» Excerpt to read
Monroe County Sheriff Rick Ramsay joined Good Morning Keys on KeysTalk 96.9/102.5FM this morning to talk about what’s been going on in the county.
The power boat races will be coming to the city of Marathon next week, so expect traffic delays.
Sheriff Ramsay said, “The sheriff’s office will be busy working details, traffic control, trying to make it smooth. We’re going to see people pulling in and off the road with huge power boats. We’re going to have to stop traffic at times for some of the larger super boats.”
They will be launched around 33rd Street and the old Seven Mile Bridge area. The races will be on Friday, Saturday and Sunday.
Sheriff Ramsay said, “They’re going to let spectators actually walk out on the old bridge and watch the race from the bridge. That’s going to be really exciting. What a prime place to watch the boat races on the old scenic seven mile bridge while power boats are going right past you.”
It will definitely affect traffic, so citizens should be aware.
A 72-year-old Massachusetts man passed away in the water last week in the Keys. He was trying to make it to a vessel and began showing signs of distress. There were no signs of foul play.
Sheriff Ramsay said, “A lot of times people are not in the best of shape. He was out there in the boat. Something from the boat got broken from the boat and was drifting away. He elected to jump in and try to retrieve it and come back to the boat.”
He became distressed. Another boat saw him, picked him up and performed CPR, but it was too late.
Sheriff Ramsay said, “A sad, sad situation.”
Various marine thefts have also been on the rise.
Sheriff Ramsay explained, “We’re starting to see boats being targeted for high-end GPS’s. Most of the boats that have been targeted so far have been sitting at marinas. What we have seen we believe it’s targets from Miami coming down and cutting holes in the fence and then they’re getting on these boats. They’re not worried about security because most of these marinas don’t have security.”
The perpetrators seem to have already checked out the marinas and they get in to take the GPS electronics, some of which could be worth up to $5,000.

» Data entries
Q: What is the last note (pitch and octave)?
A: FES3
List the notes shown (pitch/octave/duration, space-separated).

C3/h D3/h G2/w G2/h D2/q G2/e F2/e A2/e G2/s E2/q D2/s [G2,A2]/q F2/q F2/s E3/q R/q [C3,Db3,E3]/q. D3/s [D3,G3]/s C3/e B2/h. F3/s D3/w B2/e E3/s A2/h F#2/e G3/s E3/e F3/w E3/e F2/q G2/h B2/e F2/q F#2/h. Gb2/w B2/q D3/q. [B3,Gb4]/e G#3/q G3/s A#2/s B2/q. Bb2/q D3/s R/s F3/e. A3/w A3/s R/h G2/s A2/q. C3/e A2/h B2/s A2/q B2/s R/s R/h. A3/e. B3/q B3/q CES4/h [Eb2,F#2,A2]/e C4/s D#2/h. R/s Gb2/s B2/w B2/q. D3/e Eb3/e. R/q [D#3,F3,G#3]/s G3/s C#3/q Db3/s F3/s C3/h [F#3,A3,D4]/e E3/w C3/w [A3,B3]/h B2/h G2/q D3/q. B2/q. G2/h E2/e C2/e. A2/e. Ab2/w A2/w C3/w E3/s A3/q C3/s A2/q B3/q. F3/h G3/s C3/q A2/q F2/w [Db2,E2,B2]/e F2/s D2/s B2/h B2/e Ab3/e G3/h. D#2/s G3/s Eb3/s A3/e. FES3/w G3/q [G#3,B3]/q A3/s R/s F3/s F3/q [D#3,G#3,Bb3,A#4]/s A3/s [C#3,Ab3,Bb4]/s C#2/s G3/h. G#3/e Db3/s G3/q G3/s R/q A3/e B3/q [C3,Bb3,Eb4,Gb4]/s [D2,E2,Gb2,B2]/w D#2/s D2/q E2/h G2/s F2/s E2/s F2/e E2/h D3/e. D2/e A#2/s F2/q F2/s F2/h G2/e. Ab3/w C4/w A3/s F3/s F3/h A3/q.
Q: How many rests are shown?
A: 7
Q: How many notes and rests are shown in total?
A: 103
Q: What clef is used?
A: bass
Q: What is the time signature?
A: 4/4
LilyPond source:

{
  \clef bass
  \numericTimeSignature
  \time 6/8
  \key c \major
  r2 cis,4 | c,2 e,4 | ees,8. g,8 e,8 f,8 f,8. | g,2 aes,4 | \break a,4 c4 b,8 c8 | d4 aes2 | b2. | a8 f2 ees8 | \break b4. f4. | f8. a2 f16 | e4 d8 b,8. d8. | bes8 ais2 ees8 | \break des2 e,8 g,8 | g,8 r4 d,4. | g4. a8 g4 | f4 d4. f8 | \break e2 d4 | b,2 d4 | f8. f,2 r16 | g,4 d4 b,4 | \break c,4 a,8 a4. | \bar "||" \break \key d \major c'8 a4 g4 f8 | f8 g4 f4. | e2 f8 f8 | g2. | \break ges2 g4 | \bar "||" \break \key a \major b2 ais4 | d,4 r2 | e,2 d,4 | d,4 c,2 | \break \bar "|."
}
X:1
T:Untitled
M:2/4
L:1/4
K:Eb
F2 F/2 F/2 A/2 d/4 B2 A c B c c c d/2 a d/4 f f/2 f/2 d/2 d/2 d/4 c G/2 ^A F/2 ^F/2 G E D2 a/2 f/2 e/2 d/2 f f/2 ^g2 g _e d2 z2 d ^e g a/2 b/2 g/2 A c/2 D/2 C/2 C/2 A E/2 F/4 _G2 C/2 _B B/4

» Problems and tasks
(1) Copy out each line in the rows that contains the word "major".
(2) Carry on the article about the Monroe County sheriff's radio interview, starting after its last sentence.
The article and the rows come from different sources.

» Answers to each task
(1)
  \key c \major
  r2 cis,4 | c,2 e,4 | ees,8. g,8 e,8 f,8 f,8. | g,2 aes,4 | \break a,4 c4 b,8 c8 | d4 aes2 | b2. | a8 f2 ees8 | \break b4. f4. | f8. a2 f16 | e4 d8 b,8. d8. | bes8 ais2 ees8 | \break des2 e,8 g,8 | g,8 r4 d,4. | g4. a8 g4 | f4 d4. f8 | \break e2 d4 | b,2 d4 | f8. f,2 r16 | g,4 d4 b,4 | \break c,4 a,8 a4. | \bar "||" \break \key d \major c'8 a4 g4 f8 | f8 g4 f4. | e2 f8 f8 | g2. | \break ges2 g4 | \bar "||" \break \key a \major b2 ais4 | d,4 r2 | e,2 d,4 | d,4 c,2 | \break \bar "|."

(2)
Sheriff Ramsay said, “We’re trying to be proactive and put out a good message to the general public at their homes, but also marinas focusing on we want to have good lighting. We want to have motion sensor lights. We want to have good cameras and cameras which are blue toothed back to the staff’s phones so when something’s happening in real time they can see if someone’s actually on the property and call us.”
Trees should be cut down so police can see from the road if anything is happening and serial numbers should be written down from the GPS units.
Sheriff Ramsay said, “There’s just a litany of stuff that we can do to try to help out and be a little bit better.”
Most of the thefts at the moment are occurring in marinas that are storing boats.
A live-aboard resident from Boot Key Harbor area was found deceased on Friday.
There was also a fire on Cook Island over the weekend.
Sheriff Ramsay said, “There are no residents that out there with legal, lawful residential structures, but there are a few people that were living on the island squatting that were living on make-shift lean-tos or little shacks that were built.”
The fire was believed to have been started by a man-made fire, but there was no water and no means for fire apparatus to get out there – it’s very shallow to get into the island.
Sheriff Ramsay said, “Measures were made to make sure people were safe and secure. It’s not uncommon on these islands where people are squatting to start a fire, whether it be for heat, whether it be for lighting, whether it be for cooking. In this case we think that a bonfire that was started out there got out of control.”
It burned down several man-made structures as well as some of the island’s foliage.
Sheriff Ramsay said, “The occupants were frustrated that they thought that no one cared about them out there, but it’s kind of hard when you live illegally and remotely on an island, there’s no ability to get resources to extinguish your illegal shack.”
A domestic violence incident led to quite a rough time for sheriff’s officers recently.
A judge told a man to stay away from a women who filed a restraining order against him after a domestic violence complaint. He was forced to relinquish all his weapons. As soon as he left the court, the man immediately went to the woman’s home and began arguing.
Sheriff Ramsay said, “At some point in time she was in the vehicle, trying to tell him to leave her alone. He got very upset. She wanted to get out of the car. He wouldn’t let her out of the car. She tried to get out of the car. He put the car in motion.”
He crashed into several items. By the time she got out, sheriff’s officers were called.
Eventually officers were able to get the car stopped. The man was quite combative.
Sheriff Ramsay said, “He’d been drinking. At the house there was a weapon, it was his weapon at the home. He had then violated the order for having contact with the victim, for this weapon that was now accessible to him, with us for DUI. Then when we tried to deal with him, he got confrontational. We had to wind up tazing him. This dumb person just made his situation worse. He should have learned from the night before when your actions resulted in you going to jail and a judge tells you not to have contact with her, weapons or anything else and you’re at this point in time on pre-trial release to go out and do everything wrong and everything you’re told not to do, you do. He’s back in jail. This time I think he’s going to be staying there for a while. He’s got a lot of serious charges as well as the judge will not likely let him out so easy now because clearly he won’t listen to the courts.”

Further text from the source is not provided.